- [DIRECTIVES]
**1.** In the meditation musing, what is the title of Sharon Salzberg's latest book?
**2.** Reproduce part of the meditation musing word for word, beginning at the words "As Sharon spoke, my" and stopping after the words "curiosity was piqued.".

- [TEXT EXTRACT]

⟨

A somewhat belated 5th anniversary Dhamma musing, offered out of gratitude for my teachers and the Tuesday evening sangha:
It was a Saturday morning in February, and Sharon Salzberg had arrived at the Cambridge Insight Meditation Center to offer a benefit workshop on the theme of her latest book, Real Happiness. I sat among the overflow audience in the basement, listening with my eyes closed while her jovial voice was broadcast from the main hall upstairs.
As Sharon spoke, my mind became enthralled by the words “real” and “happiness.” My attention digressed from the sound. A thought arose: “So, what is real happiness anyway?” A moment later, another thought: “Ah, unconditioned happiness; of course!” Next: “What does that mean?”
Buddhists refer to this sort of mental proliferation as papanca. Like a runaway train papanca can be a potent force, and this particular train of thought had considerable momentum. Although I soon returned from my sojourn, my curiosity was piqued.

⟩

- [Spatial reasoning dataset excerpts]

⟨

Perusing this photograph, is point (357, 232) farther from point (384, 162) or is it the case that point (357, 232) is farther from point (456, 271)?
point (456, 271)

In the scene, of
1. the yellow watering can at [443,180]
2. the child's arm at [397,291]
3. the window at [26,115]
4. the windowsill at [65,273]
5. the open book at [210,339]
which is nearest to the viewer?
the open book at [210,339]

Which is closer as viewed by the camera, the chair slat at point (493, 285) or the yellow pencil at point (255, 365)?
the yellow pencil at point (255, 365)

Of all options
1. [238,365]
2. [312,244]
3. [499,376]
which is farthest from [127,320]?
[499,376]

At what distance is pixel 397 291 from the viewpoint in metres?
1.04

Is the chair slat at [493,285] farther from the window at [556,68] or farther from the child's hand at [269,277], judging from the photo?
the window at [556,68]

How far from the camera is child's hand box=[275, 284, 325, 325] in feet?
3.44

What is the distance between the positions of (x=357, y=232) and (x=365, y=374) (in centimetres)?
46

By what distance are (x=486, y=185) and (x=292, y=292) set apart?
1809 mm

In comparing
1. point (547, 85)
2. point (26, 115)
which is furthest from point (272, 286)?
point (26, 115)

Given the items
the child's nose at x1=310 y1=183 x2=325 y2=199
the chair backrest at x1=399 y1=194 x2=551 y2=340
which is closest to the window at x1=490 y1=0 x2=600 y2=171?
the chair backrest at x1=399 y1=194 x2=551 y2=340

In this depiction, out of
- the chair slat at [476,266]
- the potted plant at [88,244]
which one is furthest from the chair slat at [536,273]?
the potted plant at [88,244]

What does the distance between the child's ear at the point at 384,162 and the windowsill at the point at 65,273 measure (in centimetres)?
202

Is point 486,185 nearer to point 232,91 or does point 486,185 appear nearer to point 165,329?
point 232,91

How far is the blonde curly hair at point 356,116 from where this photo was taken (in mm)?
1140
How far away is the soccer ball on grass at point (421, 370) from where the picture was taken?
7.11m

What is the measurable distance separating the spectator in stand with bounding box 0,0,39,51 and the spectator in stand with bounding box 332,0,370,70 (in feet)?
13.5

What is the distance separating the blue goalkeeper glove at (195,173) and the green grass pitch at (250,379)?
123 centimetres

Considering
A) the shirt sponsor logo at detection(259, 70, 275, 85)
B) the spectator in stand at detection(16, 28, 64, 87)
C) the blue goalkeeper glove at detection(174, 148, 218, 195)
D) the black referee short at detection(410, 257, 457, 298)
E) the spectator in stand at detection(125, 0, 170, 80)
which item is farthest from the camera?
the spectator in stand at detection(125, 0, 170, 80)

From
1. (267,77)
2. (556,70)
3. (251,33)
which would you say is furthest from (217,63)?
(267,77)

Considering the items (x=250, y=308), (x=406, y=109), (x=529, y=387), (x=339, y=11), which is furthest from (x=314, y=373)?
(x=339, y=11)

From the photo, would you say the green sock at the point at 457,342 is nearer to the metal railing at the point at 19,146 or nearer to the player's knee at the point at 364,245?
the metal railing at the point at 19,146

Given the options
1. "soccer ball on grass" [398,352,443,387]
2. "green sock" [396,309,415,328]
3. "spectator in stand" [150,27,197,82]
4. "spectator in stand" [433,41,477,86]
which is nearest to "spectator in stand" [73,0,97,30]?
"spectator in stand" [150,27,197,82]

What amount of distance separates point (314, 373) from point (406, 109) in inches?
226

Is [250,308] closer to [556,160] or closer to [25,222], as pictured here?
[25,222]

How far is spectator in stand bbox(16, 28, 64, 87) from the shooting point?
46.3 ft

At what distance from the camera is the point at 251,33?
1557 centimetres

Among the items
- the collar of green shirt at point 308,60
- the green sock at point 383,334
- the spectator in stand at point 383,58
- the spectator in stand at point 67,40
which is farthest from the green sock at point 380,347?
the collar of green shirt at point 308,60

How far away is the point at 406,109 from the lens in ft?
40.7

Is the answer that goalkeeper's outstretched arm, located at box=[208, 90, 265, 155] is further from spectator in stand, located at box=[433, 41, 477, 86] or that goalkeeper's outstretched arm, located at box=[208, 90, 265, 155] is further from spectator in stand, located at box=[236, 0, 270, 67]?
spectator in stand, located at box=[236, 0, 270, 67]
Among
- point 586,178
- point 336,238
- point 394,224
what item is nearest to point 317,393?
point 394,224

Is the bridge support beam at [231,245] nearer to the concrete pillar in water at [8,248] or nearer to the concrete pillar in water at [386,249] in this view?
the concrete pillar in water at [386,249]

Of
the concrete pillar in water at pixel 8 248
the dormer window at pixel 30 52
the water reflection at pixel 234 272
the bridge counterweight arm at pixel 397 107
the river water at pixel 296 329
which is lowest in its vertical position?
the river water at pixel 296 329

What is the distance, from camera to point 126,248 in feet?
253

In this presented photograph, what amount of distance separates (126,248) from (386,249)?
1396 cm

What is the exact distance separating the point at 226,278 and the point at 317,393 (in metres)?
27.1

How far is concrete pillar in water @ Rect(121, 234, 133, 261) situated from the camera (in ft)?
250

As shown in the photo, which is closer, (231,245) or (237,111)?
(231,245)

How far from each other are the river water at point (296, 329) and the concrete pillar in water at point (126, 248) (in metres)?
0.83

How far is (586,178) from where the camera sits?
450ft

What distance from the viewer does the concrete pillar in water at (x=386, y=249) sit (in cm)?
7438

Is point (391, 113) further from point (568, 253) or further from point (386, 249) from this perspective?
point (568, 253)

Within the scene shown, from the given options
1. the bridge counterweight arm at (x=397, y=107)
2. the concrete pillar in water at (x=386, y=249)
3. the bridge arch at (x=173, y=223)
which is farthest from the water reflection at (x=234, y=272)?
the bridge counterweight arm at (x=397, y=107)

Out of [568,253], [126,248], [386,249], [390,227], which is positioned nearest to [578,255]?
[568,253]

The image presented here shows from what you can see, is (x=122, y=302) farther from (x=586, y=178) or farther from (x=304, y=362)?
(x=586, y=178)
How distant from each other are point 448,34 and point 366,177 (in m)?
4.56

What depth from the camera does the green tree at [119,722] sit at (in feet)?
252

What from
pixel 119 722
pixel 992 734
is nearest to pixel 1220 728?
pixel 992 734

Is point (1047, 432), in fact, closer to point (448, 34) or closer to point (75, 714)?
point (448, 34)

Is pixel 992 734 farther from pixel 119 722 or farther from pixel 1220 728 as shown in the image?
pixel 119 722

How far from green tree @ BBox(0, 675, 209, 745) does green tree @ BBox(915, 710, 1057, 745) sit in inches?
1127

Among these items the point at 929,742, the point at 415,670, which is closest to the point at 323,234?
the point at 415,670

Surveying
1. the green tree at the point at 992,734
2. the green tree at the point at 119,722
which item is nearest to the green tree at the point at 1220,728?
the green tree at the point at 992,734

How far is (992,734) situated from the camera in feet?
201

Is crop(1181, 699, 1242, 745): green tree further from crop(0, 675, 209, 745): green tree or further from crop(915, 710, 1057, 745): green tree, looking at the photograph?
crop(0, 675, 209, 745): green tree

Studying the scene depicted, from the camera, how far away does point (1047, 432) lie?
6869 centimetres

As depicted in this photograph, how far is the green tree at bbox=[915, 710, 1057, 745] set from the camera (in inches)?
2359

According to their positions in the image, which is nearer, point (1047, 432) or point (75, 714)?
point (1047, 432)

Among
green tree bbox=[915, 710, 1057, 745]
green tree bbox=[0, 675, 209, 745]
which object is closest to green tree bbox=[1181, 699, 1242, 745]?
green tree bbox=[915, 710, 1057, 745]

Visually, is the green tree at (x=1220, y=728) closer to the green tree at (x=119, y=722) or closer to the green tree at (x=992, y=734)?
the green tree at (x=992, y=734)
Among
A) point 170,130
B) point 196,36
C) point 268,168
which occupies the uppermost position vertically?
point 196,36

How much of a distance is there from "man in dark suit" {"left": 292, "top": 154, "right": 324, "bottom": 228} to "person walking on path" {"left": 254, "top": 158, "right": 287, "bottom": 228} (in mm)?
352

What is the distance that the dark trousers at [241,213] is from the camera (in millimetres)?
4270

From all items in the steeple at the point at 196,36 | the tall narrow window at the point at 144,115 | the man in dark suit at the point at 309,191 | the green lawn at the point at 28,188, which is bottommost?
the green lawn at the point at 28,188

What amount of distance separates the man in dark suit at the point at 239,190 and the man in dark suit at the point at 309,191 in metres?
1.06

⟩

- [SOLUTIONS BELOW]
**1.** Real Happiness

**2.**
As Sharon spoke, my mind became enthralled by the words “real” and “happiness.” My attention digressed from the sound. A thought arose: “So, what is real happiness anyway?” A moment later, another thought: “Ah, unconditioned happiness; of course!” Next: “What does that mean?”
Buddhists refer to this sort of mental proliferation as papanca. Like a runaway train papanca can be a potent force, and this particular train of thought had considerable momentum. Although I soon returned from my sojourn, my curiosity was piqued.